Depending on when a crash would occur and how quickly price growth can recover, 10 years from now may be the first time that a buyer in 2022 would be able to sell for a profit. If you are a believer in the crash but are still , you need to be thinking of a long-term plan.
Prices remain high
This prediction may seem contradictory to the previous, but that may not be the case. It is very possible that Canada will experience a real estate correction, but this won’t hit every area the same. Based on Toronto’s diverse and established economy as well as the continued housing demand, it stands a better chance of maintaining value in a crash scenario.
Even if prices were to fall, Toronto will likely still remain higher in price than most other areas in the country. If you are waiting for a deal in Toronto, you may be out of luck.
A cooler market
Even if Toronto remains an expensive city and crashes or not, in the next 10 years, the market should cool off and stabilize at some point. The writing is already on the wall with new limits being imposed on investment real estate, mortgage rates on the rise, and with the next generation of young people fed up, pressure will only increase for intervention in the market if nothing is done.
And, as the COVID pandemic clearly demonstrated not many in the last two years, essential workers are just that: essential. The city simply can not afford to continue driving out the very people who support so much of the daily functions. Either the market becomes more affordable or new affordable housing measures must be taken.
High-density real estate
In the next 10 years, Toronto will very likely remain one of Canada’s major hubs and see continued population growth. This will result in two things. For one, the GTA will continue to expand outwards to meet housing supply needs. The other change will be the tendency for the city center to greatly increase housing density.
In the centre of most metropolitan cities, the market for detached homes is all but nonexistent with condos making up the most viable housing options. Even towers can only be so high and many developers will want to fit more in the space they have available. Residents will begin to opt for smaller homes, both for price and location benefits.
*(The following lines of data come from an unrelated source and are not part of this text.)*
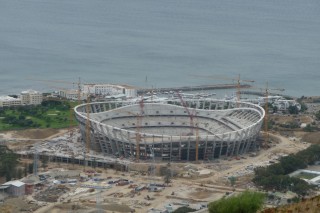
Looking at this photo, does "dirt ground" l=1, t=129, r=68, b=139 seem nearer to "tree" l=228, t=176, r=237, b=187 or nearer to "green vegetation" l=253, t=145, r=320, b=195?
"tree" l=228, t=176, r=237, b=187

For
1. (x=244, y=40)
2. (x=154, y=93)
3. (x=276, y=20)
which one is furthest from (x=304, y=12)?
(x=154, y=93)

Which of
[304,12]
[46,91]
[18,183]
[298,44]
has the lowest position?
[18,183]

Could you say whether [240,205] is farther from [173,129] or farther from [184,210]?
[173,129]

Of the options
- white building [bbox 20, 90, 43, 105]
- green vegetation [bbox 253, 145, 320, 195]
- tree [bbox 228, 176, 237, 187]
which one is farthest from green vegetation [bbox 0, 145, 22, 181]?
white building [bbox 20, 90, 43, 105]

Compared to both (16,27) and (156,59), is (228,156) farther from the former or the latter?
(16,27)

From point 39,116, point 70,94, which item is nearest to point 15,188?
point 39,116

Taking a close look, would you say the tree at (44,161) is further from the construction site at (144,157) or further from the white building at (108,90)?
the white building at (108,90)
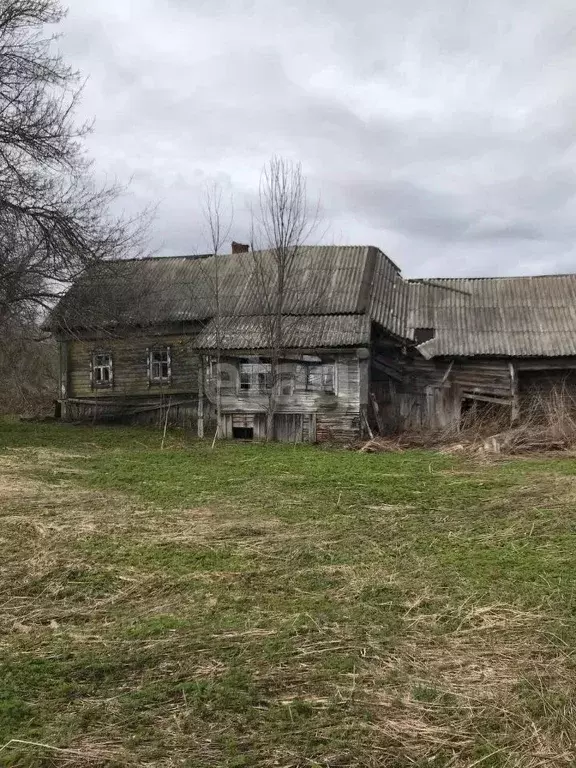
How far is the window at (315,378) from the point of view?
56.8 ft

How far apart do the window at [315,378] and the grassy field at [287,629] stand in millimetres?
Answer: 8650

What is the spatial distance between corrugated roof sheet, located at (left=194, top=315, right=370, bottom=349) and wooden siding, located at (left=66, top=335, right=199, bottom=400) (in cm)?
264

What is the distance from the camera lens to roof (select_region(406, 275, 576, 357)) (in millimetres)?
18672

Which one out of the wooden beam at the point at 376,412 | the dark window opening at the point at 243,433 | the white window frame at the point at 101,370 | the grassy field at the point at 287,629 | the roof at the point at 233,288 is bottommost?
the grassy field at the point at 287,629

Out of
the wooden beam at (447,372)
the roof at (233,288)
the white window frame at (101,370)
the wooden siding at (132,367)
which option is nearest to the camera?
the roof at (233,288)

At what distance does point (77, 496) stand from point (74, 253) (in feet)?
25.7

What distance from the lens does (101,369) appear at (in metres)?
22.7

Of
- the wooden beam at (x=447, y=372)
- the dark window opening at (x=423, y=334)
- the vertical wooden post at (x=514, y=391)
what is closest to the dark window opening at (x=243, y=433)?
the dark window opening at (x=423, y=334)

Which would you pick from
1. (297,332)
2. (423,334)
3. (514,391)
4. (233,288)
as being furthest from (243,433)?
(514,391)

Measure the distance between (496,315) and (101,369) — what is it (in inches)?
536

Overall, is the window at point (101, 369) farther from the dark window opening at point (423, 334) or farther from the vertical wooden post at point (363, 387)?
the dark window opening at point (423, 334)

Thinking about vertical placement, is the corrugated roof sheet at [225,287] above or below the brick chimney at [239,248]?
below

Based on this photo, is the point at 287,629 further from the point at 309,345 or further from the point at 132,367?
the point at 132,367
This will be a big plus for the condo market and investors and developers will likely see condo prices per square foot increase. This will also present opportunities for existing property owners who may be willing and able to divide their larger homes into multiple smaller units.
Transit will be king
Another result of high density will be the increased importance of transit options for Torontonians. Environmental concerns, the rising costs of vehicles, the loss of parking spaces, reclaiming space for pedestrian areas, and more, will all push Toronto’s residents toward a car-free lifestyle. The need for public transit will only increase and any new infrastructure improvements needed in the coming years will need to begin work soon.
For an investor, this means you should pay special attention to where transit options exist or where new ones are being developed as this can be a huge plus now and in the future. Areas that currently lack convenient transit access will grow in popularity as they become more connected. Growing transit options can also mean big things for cities like Barrie, Waterloo, or even London, which may benefit greatly from new rapid transit options to get into the city.
A bold future ahead
In general, the Toronto of 10 years may be surprisingly different from what exists now. The city has grown enough to be well developed but has also in many ways become entrenched in past decisions. It seems that the modern world is approaching a turning point, spurred on in part by the COVID-19 pandemic and many are now looking at how we can enter the future in earnest. Though it may seem far away, the future is coming and investors who pay attention now may see great results in the future.